Betting the House: New Jersey’s Governor Goes All-In Against PASPA

If New Jersey Governor Chris Christie has his way, the next time New Jersey hosts a Super Bowl, fans may be able to walk down the street and drop a wager on their favorite NFL team before the big game. Christie’s dream, however, has faced numerous speed bumps, and with his options dwindling, Christie made one final effort, pushing all his chips in the middle of the table.

In 2012, New Jersey enacted legislation that would legalize sports betting at casinos and racetracks across the Garden State, though specifically exempting wagering on New Jersey-based colleges such as Princeton or Rutgers. Though this is not the first time a push has been made to permit sports gambling in the State,[i] Christie’s law represents the first time New Jersey has actually enacted such legislation. New Jersey’s push to legalize sports betting is largely motivated by an effort to boost its struggling economy.  For example, the implementation of sports gambling is forecasted to generate millions of dollars in tax revenue for the State,[ii] as well as provide a huge boost to a tourism industry largely buoyed by the East Coast’s gambling Mecca - Atlantic City.

Atlantic City, New Jersey

The problem for Christie, as in any casino, the “House” always has the advantage, and in this case, the House (i.e. the United States Government)has one significant advantage over Christie: the Professional and Amateur Sports Protection Act (“PASPA”).[iii] In 1992, with 13 states considering State-sponsored sports betting schemes, Congress passed PASPA, which restricted certain forms of State-sponsored sports gambling to a handful of States that were grandfathered in under the law.[iv]  Congress was primarily concerned that State-sponsored sports gambling would damage the integrity of sports and have negative effects on the Nation’s youth.[v] Additionally, Congress rejected the idea that State-sponsored sports betting is a viable solution to budget problems.[vi]

On August 7, 2012, the NCAA and all four major U.S.-based professional sports leagues – the NFL, NBA, MLB and NHL – (the “Leagues”) filed a lawsuit seeking to prevent the implementation of Christie’s sports gambling law.[vii] It should come as no surprise that the Leagues clearly favor PASPA and the preservation of the status quo.
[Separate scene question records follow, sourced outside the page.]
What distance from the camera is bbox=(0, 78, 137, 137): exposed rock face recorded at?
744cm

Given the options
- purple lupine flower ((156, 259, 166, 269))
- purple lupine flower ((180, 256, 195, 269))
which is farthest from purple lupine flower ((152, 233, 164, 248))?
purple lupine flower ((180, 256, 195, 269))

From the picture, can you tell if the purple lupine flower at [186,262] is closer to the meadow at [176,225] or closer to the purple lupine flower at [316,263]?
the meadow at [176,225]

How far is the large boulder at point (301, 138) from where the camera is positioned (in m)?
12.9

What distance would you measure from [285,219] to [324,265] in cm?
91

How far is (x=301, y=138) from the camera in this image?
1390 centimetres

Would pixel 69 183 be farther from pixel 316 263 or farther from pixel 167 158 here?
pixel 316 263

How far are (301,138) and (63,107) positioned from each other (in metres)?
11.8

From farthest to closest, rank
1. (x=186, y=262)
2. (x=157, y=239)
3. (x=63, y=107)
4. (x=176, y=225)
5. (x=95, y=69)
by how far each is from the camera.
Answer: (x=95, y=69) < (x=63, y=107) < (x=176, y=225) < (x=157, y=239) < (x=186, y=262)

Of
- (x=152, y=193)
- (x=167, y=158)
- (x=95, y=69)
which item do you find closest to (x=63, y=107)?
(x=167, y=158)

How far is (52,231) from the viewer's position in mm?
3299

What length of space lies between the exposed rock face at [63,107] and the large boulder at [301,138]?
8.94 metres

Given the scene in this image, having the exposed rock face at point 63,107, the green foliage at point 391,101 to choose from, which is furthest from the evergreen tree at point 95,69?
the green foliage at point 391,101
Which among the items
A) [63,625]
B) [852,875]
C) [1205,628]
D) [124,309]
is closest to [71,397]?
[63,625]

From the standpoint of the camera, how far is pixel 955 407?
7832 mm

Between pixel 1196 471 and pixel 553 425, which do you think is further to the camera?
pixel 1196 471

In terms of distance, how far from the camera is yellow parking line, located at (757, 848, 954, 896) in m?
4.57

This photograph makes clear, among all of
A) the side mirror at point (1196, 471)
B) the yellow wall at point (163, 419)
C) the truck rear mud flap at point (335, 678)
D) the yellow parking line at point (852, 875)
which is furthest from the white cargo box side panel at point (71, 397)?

In addition to their concerns about maintaining the “integrity of the game,” the current system under PASPA has proven to be a lucrative one for the Leagues. The value of teams, licensing fees and broadcasting rights has steadily risen for decades, and the expanded sports wagering could potentially upset that profitable status quo. Additionally, a victory in the current lawsuit would only further strengthen the leagues’ intellectual property rights when it comes to ownership of data.

Christie’s law was therefore a direct challenge not only to PASPA but also to the current revenue models in the sports industry. Both California and Minnesota introduced pro-sports betting legislation in 2012, but both states said they would only proceed if New Jersey’s law is upheld.

Don’t Tread on Me, The Legal Theory Christie Hopes Will Win the Day

According to Christie, it should be up to the individual states, not the federal government, to regulate sports gambling. As such, New Jersey has argued that PASPA is a violation of the Constitution’s anti-commandeering principle.[viii] New Jersey further posits that PASPA violates the Constitution’s equal sovereignty clause because it discriminates between states on sports gambling grounds by singling out some, such as Nevada, for preferential treatment.[ix] Said Christie spokesman Colin Reed, “[t]wo years ago, the people of New Jersey voted overwhelmingly to bring sports betting to New Jersey, and the governor agrees with his constituents. There’s no reason it should be limited to only a handful of states. It’s a fundamental issue of fairness.”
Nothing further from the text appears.